Another major problem of Pakistan is unemployment. The unemployment rate in Pakistan is very high, particularly among the youth. This means that a large number of young people are unable to find jobs and earn a decent living. This has led to social unrest and has also contributed to the brain drain in the country, as many talented young people are forced to seek better opportunities abroad.

The lack of foreign investment is another economic problem faced by Pakistan. The country has not been able to attract sufficient foreign investment, particularly in key sectors such as energy, infrastructure, and manufacturing. This has resulted in a lack of capital, technology, and expertise, which has hindered the country’s economic growth. It has also led to a lack of job opportunities and has contributed to the brain drain in the country.

Another major economic problem of the country is the energy crisis. The country is facing a severe shortage of electricity and gas, which has had a negative impact on the economy. Industries have been forced to shut down or reduce their operations, leading to job losses and a decline in economic activity. It is time to find ways for low-cost sources of energy.

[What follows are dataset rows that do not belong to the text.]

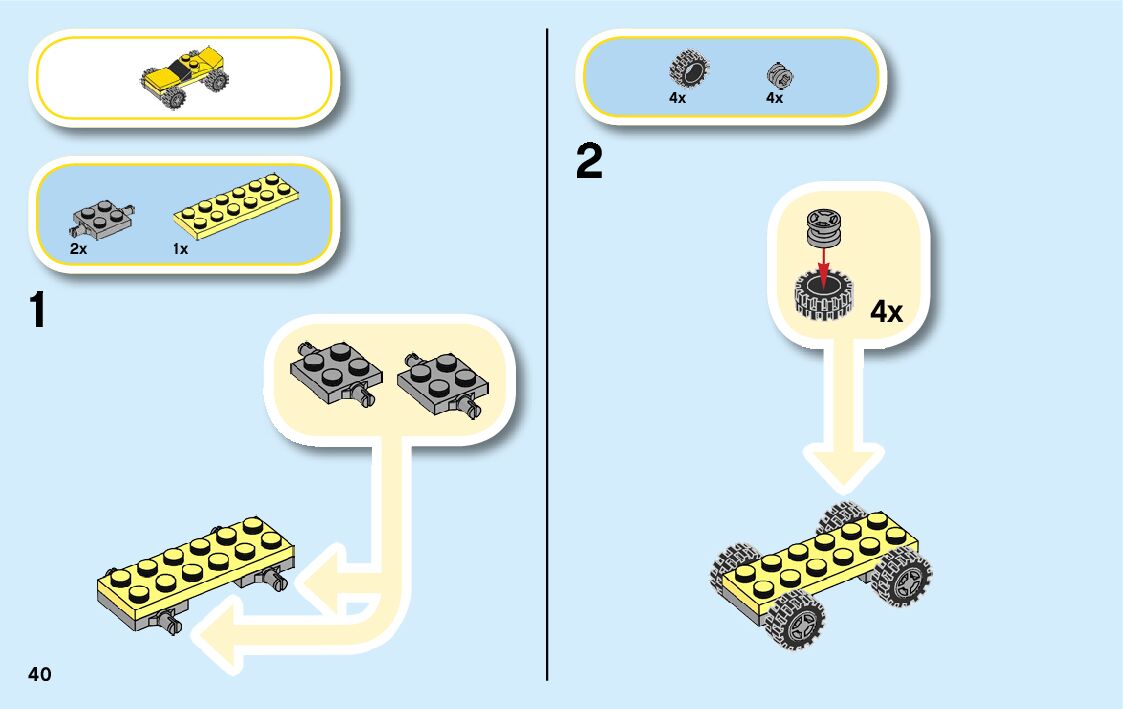 2x
1x

1

40

4x
4x

2

4x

Pakistan is facing a number of issues that are hindering its growth and development. These include high inflation, unemployment, a lack of foreign investment, an energy crisis, and a trade deficit. Addressing these problems will require significant reforms and investments in key sectors such as energy, infrastructure, and manufacturing. It will also require a focus on education and training to develop the skills of the workforce and attract foreign investment. Pakistan also seriously needs to improve its justice system and get rid of political instability for economic prosperity.